Answer
$$-3$$ $$y=-3 x+4$$
Work Step by Step
Since
\begin{aligned}
f^{\prime}(1)&=\lim _{h \rightarrow 0} \frac{f(1+h)-f(1)}{h}\\
&=\lim _{h \rightarrow 0} \frac{\frac{1}{1+h^{3}+3 h+3 h^{2}}-1}{h}\\
&=\lim _{h \rightarrow 0} \frac{1-1-h^{3}-3 h-3 h^{2}}{h\left(1+h^{3}+3 h+3 h^{2}\right)}\\
&=\lim _{h \rightarrow 0} \frac{-h^{3}-3 h-3 h^{2}}{h\left(1+h^{3}+3 h+3 h^{2}\right)}\\
&=\lim _{h \rightarrow 0} \frac{-h^{2}-3-3 h}{1+h^{3}+3 h+3 h^{2}}\\
&=-3
\end{aligned}
Thus at $a=1,$ the equation of the tangent line is $y-f(1)=f^{\prime}(1)(x-1)$
\begin{align*}
y-1&=-3(x-1)\\
y&=1-3 x+3\\
y&=-3 x+4
\end{align*}

§ To do
Please quote the full tangent-line solution above, character for character. Rely on the text above and nothing else.

§ Extracted information

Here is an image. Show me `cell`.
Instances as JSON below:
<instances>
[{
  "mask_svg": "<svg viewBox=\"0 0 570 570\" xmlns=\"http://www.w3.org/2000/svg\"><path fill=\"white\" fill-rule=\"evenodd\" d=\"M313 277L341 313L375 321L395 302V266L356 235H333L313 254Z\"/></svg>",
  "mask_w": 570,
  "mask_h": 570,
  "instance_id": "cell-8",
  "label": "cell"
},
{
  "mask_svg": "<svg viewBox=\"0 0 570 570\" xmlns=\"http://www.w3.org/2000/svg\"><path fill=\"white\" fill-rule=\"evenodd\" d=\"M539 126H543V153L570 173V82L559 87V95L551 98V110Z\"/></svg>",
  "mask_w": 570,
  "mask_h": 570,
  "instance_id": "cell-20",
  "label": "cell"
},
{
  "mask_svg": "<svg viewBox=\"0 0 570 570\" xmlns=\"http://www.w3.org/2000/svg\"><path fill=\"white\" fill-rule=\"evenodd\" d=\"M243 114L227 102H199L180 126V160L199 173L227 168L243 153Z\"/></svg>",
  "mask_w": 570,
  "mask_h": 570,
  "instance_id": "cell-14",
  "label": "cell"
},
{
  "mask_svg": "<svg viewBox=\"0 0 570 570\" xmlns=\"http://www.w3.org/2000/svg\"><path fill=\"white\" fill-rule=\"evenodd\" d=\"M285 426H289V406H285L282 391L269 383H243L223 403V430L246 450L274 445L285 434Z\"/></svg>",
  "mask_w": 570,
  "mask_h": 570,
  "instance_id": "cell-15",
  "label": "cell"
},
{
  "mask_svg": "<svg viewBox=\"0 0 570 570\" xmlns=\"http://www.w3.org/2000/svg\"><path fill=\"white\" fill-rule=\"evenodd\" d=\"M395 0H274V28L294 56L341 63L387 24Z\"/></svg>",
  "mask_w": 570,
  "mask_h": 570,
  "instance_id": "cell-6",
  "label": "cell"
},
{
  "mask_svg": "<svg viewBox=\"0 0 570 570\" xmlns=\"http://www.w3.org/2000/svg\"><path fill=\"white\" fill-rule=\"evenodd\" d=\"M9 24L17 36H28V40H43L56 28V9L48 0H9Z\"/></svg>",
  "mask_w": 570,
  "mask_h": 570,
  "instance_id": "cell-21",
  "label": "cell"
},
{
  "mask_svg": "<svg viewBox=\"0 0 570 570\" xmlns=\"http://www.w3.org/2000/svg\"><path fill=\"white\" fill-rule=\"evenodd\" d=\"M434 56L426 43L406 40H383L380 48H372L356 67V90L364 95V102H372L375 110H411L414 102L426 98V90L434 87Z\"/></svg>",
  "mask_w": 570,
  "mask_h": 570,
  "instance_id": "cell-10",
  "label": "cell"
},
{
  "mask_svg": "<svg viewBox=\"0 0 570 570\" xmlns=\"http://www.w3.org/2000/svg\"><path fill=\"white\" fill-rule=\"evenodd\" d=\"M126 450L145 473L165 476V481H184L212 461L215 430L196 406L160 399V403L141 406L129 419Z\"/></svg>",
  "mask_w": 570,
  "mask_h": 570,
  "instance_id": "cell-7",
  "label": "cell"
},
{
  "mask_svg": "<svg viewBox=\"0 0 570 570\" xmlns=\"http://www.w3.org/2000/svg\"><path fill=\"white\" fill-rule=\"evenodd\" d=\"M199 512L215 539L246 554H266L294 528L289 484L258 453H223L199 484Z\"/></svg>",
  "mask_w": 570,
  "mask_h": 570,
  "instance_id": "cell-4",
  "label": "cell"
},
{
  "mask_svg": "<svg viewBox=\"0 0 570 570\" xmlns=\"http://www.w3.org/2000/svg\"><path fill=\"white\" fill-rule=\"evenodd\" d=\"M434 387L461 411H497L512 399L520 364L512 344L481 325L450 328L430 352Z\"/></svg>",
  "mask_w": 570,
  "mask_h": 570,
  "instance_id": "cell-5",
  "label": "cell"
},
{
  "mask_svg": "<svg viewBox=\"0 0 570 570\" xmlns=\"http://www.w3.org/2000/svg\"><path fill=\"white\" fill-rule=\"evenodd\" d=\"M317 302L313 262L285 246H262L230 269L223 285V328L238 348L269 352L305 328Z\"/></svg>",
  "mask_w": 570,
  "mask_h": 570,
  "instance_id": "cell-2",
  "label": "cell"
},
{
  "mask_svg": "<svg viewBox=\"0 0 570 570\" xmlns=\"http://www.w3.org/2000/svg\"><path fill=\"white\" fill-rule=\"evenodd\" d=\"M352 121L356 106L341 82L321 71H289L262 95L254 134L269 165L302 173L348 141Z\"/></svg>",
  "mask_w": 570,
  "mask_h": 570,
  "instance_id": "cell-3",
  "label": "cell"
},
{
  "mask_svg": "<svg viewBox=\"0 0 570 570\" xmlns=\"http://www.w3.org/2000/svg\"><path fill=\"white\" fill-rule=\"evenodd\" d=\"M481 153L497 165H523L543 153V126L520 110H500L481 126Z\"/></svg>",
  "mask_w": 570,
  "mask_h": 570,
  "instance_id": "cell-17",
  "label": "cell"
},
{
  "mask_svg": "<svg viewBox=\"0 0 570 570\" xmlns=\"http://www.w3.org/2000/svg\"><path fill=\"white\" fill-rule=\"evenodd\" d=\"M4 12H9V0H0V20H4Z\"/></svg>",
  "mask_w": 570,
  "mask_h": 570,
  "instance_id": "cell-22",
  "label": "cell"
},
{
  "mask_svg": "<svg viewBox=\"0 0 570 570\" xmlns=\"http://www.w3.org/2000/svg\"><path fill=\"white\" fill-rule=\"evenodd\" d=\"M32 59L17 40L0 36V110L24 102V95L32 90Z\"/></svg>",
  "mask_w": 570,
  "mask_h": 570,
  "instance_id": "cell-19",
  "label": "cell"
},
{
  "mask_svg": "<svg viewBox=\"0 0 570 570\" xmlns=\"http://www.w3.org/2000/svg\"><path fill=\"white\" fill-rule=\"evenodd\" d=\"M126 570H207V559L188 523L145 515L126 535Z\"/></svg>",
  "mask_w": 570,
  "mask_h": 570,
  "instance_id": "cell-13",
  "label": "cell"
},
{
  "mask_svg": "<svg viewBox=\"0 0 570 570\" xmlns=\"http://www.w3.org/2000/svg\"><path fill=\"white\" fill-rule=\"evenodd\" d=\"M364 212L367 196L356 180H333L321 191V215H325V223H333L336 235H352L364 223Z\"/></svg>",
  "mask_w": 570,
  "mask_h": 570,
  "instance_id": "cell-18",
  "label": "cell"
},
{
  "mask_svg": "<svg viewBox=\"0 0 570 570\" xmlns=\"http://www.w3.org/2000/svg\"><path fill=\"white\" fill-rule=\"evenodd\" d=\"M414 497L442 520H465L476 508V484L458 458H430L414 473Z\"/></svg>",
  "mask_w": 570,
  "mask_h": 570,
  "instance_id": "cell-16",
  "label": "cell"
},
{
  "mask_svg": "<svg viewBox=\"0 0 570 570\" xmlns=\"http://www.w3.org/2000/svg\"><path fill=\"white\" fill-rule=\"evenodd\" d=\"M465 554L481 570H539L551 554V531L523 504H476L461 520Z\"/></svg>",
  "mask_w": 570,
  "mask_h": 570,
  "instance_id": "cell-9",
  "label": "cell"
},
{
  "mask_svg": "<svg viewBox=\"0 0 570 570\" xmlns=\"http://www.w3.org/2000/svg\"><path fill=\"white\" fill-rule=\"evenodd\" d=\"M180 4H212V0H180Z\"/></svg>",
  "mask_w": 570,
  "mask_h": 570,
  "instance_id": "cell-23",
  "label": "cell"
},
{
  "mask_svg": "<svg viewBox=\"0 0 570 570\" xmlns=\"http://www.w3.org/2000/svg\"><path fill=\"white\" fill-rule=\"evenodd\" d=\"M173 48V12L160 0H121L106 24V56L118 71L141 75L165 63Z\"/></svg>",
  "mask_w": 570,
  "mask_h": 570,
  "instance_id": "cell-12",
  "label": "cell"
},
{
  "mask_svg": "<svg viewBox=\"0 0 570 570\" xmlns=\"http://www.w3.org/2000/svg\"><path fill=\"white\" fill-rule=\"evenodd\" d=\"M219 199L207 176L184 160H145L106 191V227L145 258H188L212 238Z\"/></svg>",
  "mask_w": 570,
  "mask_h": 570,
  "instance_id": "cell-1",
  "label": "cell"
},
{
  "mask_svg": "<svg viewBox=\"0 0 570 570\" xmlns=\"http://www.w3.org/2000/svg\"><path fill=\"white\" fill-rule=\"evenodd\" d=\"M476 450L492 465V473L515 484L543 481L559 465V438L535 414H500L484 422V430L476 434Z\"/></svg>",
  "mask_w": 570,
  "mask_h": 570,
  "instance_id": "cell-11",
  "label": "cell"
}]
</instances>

§ Result for this exercise
Answer
$$-3$$ $$y=-3 x+4$$
Work Step by Step
Since
\begin{aligned}
f^{\prime}(1)&=\lim _{h \rightarrow 0} \frac{f(1+h)-f(1)}{h}\\
&=\lim _{h \rightarrow 0} \frac{\frac{1}{1+h^{3}+3 h+3 h^{2}}-1}{h}\\
&=\lim _{h \rightarrow 0} \frac{1-1-h^{3}-3 h-3 h^{2}}{h\left(1+h^{3}+3 h+3 h^{2}\right)}\\
&=\lim _{h \rightarrow 0} \frac{-h^{3}-3 h-3 h^{2}}{h\left(1+h^{3}+3 h+3 h^{2}\right)}\\
&=\lim _{h \rightarrow 0} \frac{-h^{2}-3-3 h}{1+h^{3}+3 h+3 h^{2}}\\
&=-3
\end{aligned}
Thus at $a=1,$ the equation of the tangent line is $y-f(1)=f^{\prime}(1)(x-1)$
\begin{align*}
y-1&=-3(x-1)\\
y&=1-3 x+3\\
y&=-3 x+4
\end{align*}